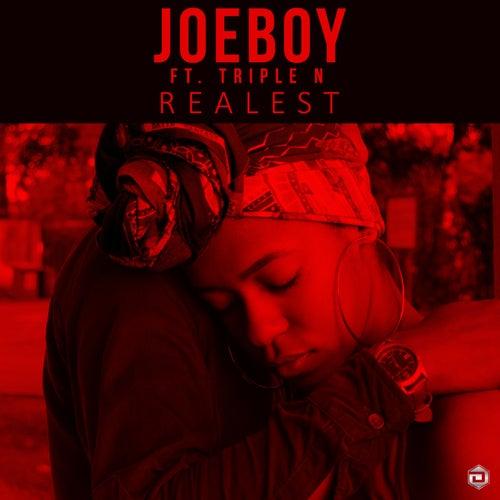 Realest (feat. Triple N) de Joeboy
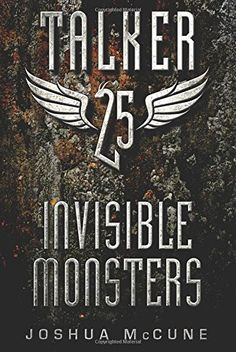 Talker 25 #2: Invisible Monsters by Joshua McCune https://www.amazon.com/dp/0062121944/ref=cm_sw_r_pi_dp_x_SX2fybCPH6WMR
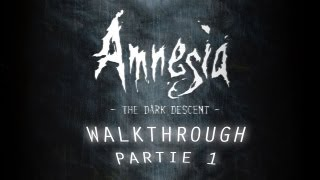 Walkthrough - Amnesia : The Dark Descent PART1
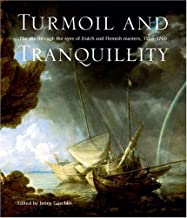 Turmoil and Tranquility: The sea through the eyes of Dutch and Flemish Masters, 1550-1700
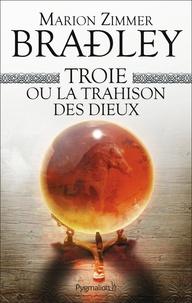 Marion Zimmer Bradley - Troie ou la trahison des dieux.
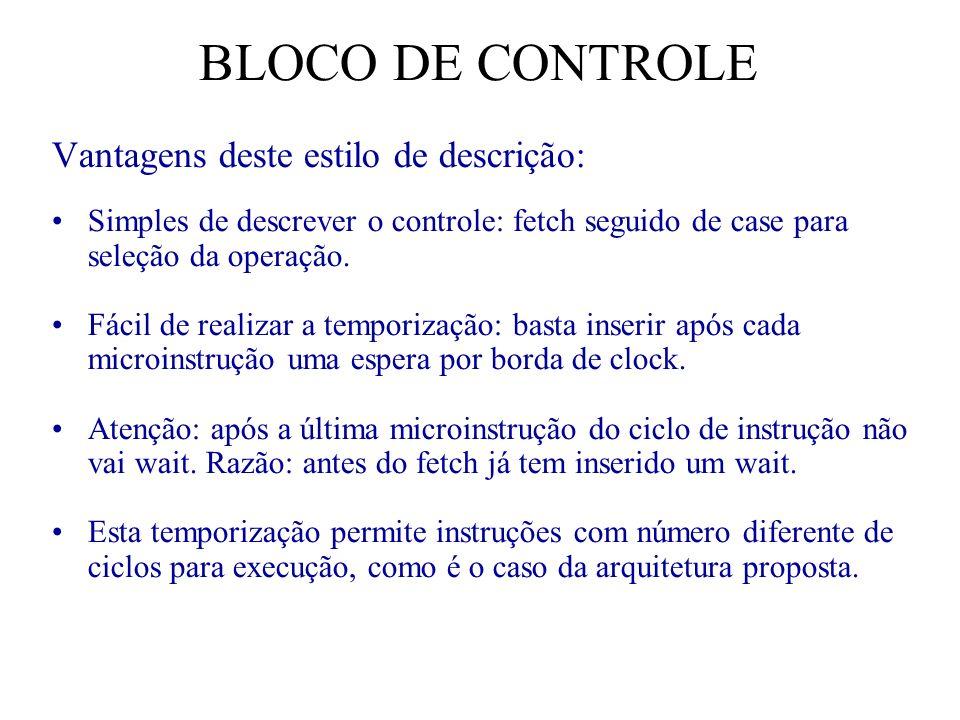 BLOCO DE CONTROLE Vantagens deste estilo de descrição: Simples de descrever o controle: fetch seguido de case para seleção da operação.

━━━━━━━━━━━━━━━━━━━━

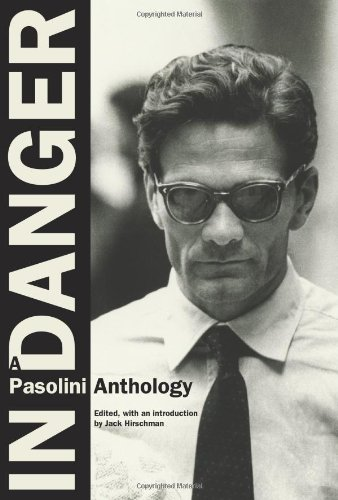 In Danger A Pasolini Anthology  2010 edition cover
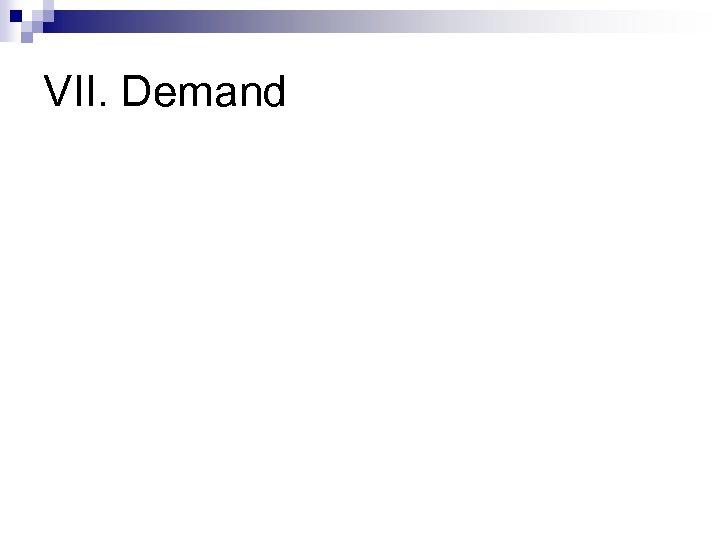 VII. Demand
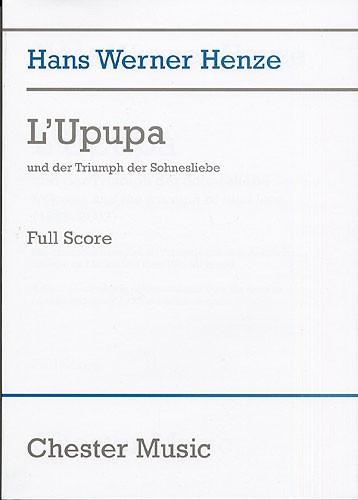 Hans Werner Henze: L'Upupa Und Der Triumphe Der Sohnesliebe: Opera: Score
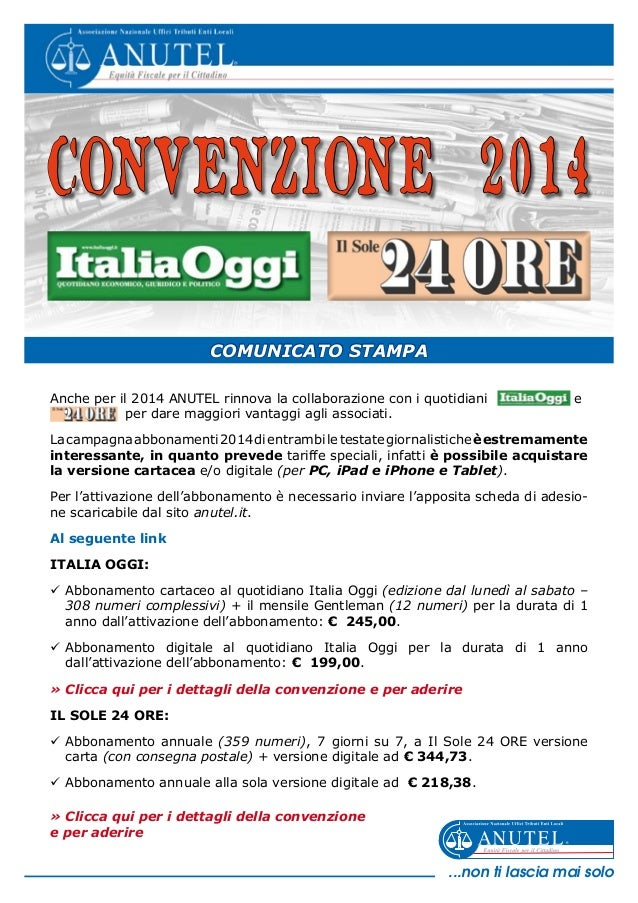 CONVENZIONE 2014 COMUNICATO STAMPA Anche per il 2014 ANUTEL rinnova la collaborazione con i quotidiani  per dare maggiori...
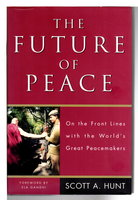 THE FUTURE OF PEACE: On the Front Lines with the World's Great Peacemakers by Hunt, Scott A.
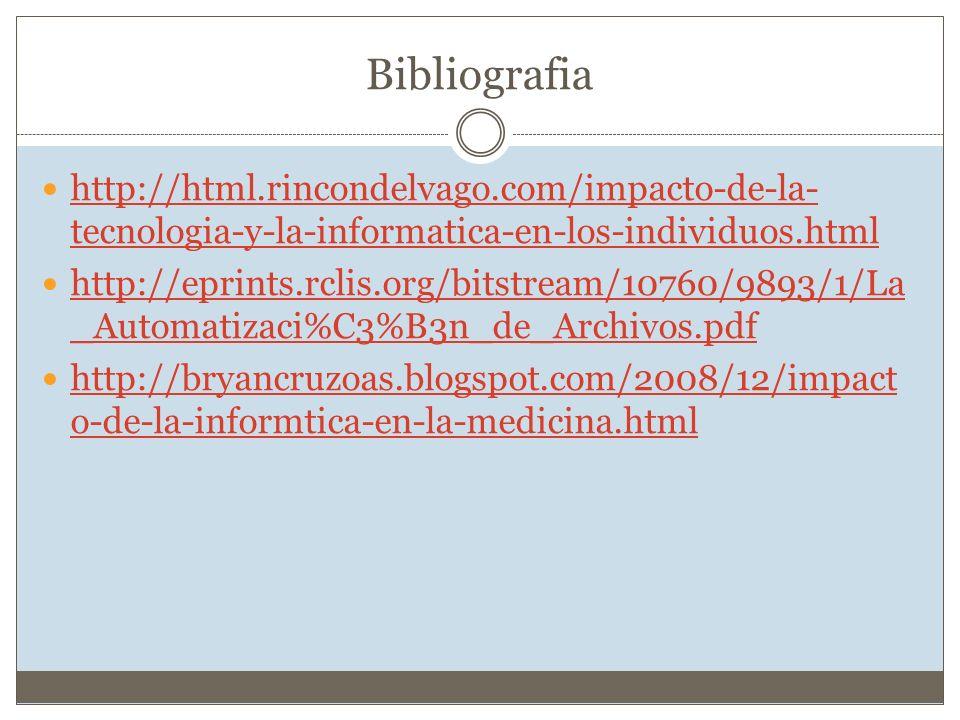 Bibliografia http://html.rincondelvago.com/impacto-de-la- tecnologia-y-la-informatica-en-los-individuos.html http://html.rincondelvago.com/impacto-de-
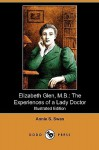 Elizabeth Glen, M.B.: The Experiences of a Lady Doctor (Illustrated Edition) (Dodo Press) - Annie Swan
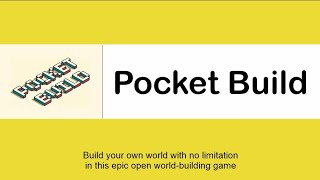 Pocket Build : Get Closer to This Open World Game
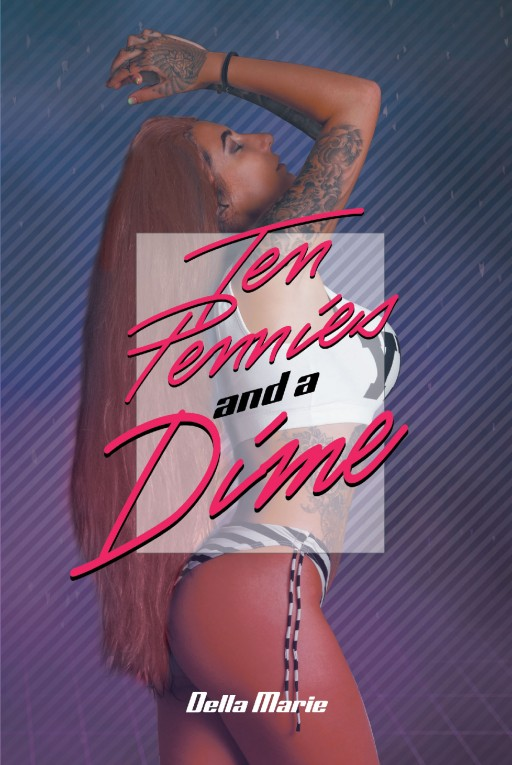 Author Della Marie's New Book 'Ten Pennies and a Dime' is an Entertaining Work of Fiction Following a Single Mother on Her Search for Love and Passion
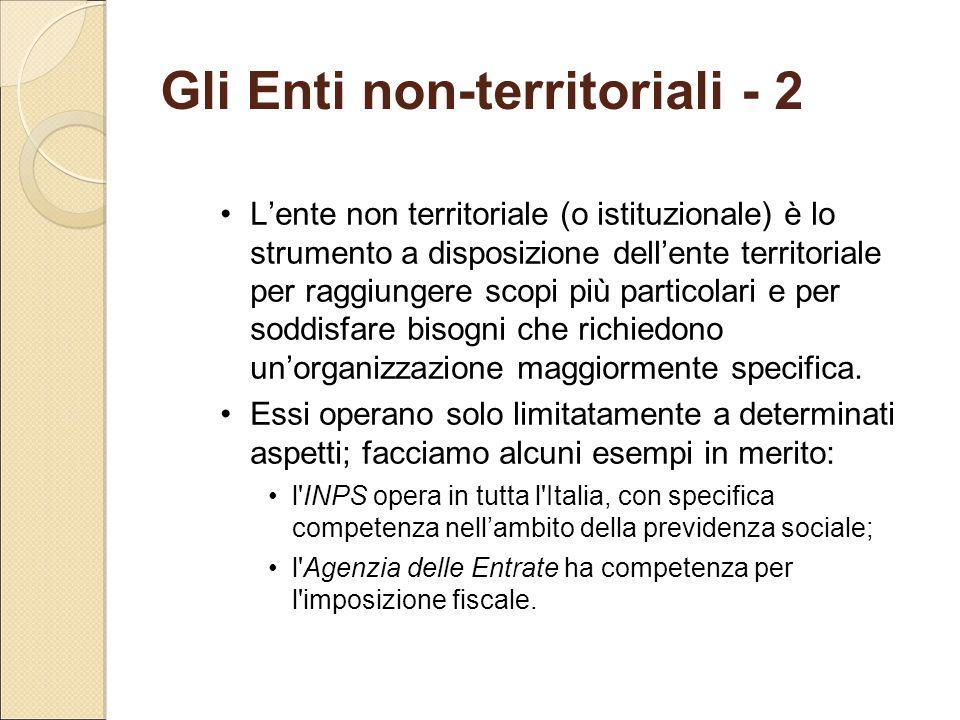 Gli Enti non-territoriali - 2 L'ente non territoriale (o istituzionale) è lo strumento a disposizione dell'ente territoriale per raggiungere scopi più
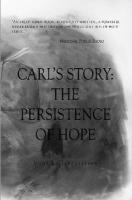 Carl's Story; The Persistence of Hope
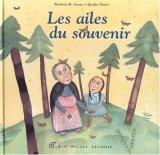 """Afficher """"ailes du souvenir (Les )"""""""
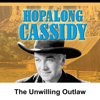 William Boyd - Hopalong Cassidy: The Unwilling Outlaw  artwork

━━━━━━━━━━━━━━━━━━━━

* **What to work on**
Reproduce the lines above beginning at the line that contains "Realest (feat. Triple N) de Joeboy" and ending at the line that contains "BLOCO DE CONTROLE". No pictures.

* **Answer section**
 Realest (feat. Triple N) de Joeboy
 Talker 25 #2: Invisible Monsters by Joshua McCune https://www.amazon.com/dp/0062121944/ref=cm_sw_r_pi_dp_x_SX2fybCPH6WMR
 Walkthrough - Amnesia : The Dark Descent PART1
 Turmoil and Tranquility: The sea through the eyes of Dutch and Flemish Masters, 1550-1700
 Marion Zimmer Bradley - Troie ou la trahison des dieux.
 BLOCO DE CONTROLE Vantagens deste estilo de descrição: Simples de descrever o controle: fetch seguido de case para seleção da operação.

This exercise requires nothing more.